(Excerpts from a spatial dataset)
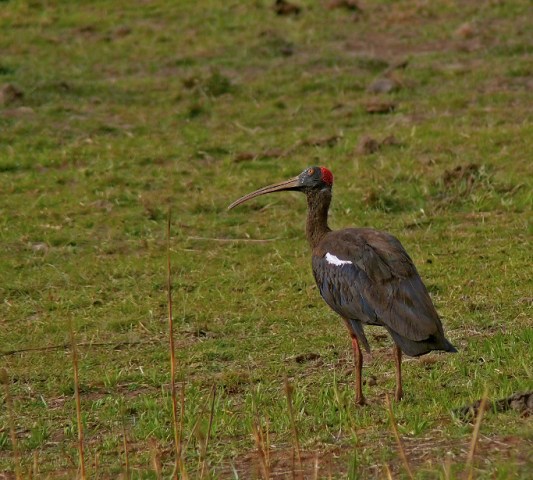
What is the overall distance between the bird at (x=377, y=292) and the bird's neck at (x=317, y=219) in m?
0.38

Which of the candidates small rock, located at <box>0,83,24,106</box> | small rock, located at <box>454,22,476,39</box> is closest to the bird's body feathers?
small rock, located at <box>0,83,24,106</box>

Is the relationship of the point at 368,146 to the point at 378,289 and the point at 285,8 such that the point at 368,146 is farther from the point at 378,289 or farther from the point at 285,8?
the point at 285,8

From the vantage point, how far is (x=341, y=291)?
830 centimetres

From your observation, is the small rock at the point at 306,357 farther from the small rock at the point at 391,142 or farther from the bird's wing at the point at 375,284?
the small rock at the point at 391,142

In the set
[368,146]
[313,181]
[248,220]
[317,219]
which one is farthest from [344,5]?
[317,219]

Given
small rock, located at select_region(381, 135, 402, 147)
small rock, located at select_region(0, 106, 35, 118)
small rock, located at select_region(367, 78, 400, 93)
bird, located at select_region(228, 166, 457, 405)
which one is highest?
bird, located at select_region(228, 166, 457, 405)

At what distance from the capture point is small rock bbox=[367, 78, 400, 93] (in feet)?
56.7

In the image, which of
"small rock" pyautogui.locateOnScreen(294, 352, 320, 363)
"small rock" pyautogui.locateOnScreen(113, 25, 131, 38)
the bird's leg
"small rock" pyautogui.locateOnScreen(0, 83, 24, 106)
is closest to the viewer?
the bird's leg

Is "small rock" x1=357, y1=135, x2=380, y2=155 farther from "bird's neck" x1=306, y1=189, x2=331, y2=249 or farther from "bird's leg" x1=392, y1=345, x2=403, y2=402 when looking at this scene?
"bird's leg" x1=392, y1=345, x2=403, y2=402

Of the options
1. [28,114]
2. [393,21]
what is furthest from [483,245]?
[393,21]

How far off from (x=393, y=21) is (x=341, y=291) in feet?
43.1

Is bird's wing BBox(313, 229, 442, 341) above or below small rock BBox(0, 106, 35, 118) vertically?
above

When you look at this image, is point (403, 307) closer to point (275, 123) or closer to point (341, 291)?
point (341, 291)

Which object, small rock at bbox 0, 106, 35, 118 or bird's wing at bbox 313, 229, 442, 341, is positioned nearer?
bird's wing at bbox 313, 229, 442, 341
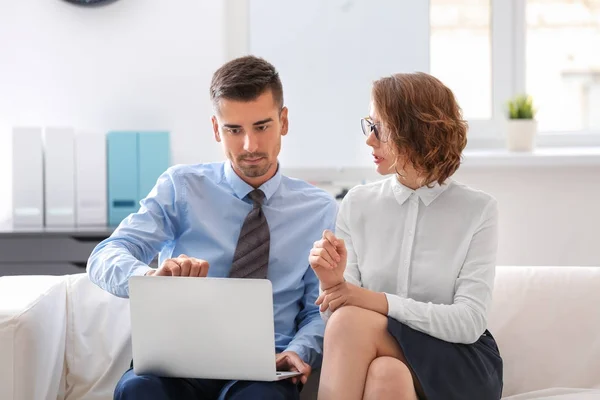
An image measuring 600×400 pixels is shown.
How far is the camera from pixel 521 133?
12.5 feet

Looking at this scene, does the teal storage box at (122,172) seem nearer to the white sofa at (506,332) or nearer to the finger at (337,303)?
the white sofa at (506,332)

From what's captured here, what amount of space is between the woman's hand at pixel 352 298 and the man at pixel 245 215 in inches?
10.3

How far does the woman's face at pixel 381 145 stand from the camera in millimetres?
2035

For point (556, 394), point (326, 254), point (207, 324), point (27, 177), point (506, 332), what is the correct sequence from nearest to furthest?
Answer: 1. point (207, 324)
2. point (326, 254)
3. point (556, 394)
4. point (506, 332)
5. point (27, 177)

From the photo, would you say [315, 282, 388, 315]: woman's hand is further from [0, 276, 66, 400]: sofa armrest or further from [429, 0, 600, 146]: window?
[429, 0, 600, 146]: window

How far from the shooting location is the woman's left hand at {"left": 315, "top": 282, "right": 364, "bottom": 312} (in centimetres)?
186

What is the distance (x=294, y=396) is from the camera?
191 cm

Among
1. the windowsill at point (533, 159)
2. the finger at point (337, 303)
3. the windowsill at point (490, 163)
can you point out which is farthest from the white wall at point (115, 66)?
the finger at point (337, 303)

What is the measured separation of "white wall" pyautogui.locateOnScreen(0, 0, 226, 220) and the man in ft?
4.80

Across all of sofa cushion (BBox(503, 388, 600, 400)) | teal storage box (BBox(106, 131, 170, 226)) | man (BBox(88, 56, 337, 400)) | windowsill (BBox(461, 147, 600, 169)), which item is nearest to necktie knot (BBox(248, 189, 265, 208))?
man (BBox(88, 56, 337, 400))

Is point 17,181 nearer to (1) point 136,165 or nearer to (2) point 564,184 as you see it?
(1) point 136,165

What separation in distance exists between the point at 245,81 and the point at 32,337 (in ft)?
2.63

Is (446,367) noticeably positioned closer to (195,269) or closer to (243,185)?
(195,269)

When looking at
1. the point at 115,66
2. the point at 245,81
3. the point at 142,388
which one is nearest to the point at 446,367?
the point at 142,388
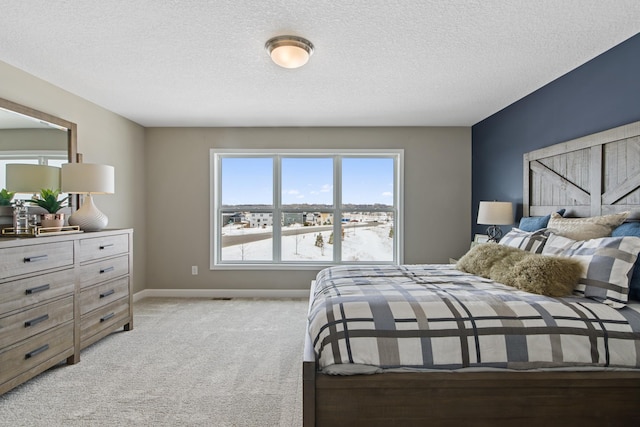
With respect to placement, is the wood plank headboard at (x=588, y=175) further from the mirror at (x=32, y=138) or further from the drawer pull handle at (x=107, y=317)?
the mirror at (x=32, y=138)

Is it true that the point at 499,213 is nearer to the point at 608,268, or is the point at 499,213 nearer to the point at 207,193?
the point at 608,268

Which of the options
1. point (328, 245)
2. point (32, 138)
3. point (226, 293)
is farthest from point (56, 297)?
point (328, 245)

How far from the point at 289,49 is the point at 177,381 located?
2.45 meters

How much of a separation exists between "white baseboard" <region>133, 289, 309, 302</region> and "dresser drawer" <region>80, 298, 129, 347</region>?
1.32 meters

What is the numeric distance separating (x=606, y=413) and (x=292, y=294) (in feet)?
11.5

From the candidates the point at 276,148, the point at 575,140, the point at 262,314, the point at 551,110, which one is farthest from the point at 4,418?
the point at 551,110

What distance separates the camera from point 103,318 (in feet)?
9.89

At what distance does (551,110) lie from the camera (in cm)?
310

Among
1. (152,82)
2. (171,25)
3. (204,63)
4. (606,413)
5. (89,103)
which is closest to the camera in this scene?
(606,413)

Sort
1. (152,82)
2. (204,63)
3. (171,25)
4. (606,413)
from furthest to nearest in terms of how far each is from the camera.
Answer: (152,82), (204,63), (171,25), (606,413)

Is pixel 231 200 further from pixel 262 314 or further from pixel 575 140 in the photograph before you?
pixel 575 140

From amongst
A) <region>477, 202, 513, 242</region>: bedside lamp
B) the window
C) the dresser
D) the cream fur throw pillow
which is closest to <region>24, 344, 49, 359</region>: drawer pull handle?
the dresser

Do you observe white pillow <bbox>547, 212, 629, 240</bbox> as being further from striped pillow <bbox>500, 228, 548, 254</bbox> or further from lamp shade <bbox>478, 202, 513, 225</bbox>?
lamp shade <bbox>478, 202, 513, 225</bbox>

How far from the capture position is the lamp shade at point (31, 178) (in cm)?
269
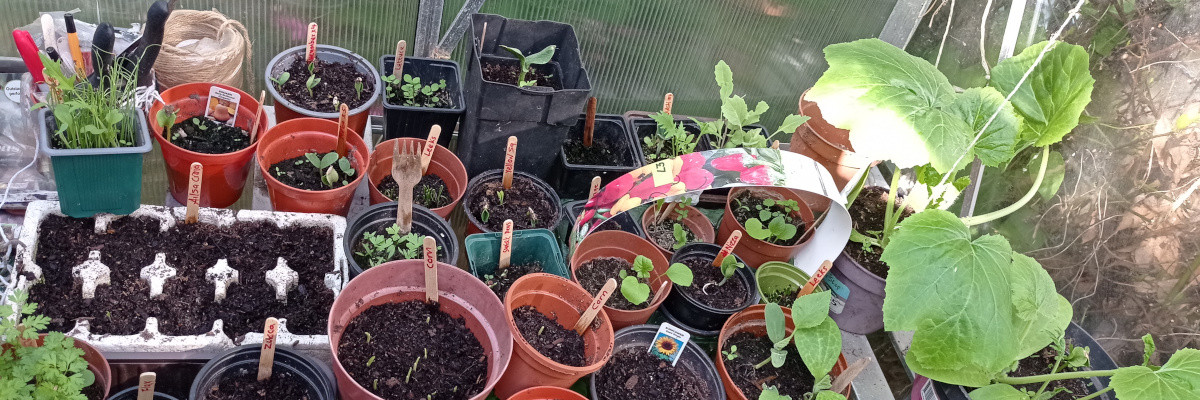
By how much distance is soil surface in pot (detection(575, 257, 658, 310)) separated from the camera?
7.00 feet

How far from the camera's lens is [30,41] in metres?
1.81

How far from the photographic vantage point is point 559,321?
1969 millimetres

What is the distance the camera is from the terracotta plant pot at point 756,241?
2361 mm

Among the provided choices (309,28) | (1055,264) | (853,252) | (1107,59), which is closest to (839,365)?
(853,252)

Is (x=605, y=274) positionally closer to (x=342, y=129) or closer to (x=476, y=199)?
(x=476, y=199)

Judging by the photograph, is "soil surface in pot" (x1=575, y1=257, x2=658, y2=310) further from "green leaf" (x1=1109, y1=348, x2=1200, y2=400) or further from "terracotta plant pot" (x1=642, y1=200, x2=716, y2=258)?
"green leaf" (x1=1109, y1=348, x2=1200, y2=400)

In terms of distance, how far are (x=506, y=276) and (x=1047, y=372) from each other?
1.53 meters

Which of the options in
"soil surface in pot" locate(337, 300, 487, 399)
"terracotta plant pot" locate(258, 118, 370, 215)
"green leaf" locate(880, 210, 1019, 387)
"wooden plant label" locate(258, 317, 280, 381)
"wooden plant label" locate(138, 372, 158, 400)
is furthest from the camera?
"terracotta plant pot" locate(258, 118, 370, 215)

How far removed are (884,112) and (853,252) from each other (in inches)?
21.1

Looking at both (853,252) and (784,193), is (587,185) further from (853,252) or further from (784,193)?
(853,252)

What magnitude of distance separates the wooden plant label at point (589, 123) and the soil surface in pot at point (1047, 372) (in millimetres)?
1423

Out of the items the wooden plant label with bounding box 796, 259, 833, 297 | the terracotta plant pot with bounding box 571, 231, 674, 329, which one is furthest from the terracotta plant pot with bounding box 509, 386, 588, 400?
the wooden plant label with bounding box 796, 259, 833, 297

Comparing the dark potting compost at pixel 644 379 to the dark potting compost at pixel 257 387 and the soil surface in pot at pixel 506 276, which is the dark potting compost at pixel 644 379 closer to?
the soil surface in pot at pixel 506 276

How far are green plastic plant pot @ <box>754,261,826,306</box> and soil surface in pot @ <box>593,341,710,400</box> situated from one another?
0.45m
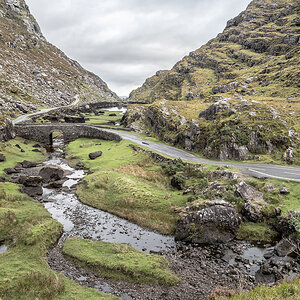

■ Requirement: Please copy the data from its beginning through the line that contains "830 centimetres", with both ends included. Leave the pictures out of your copy.

■ Finished task:
What is the overall distance between the bird at (x=377, y=292) and the bird's neck at (x=317, y=219) in m?
0.38

Which of the candidates small rock, located at <box>0,83,24,106</box> | small rock, located at <box>454,22,476,39</box> is closest to the bird's body feathers?
small rock, located at <box>0,83,24,106</box>

Is the relationship of the point at 368,146 to the point at 378,289 and the point at 285,8 such that the point at 368,146 is farther from the point at 378,289 or farther from the point at 285,8?
the point at 285,8

From the vantage point, how far is (x=341, y=291)?
830 centimetres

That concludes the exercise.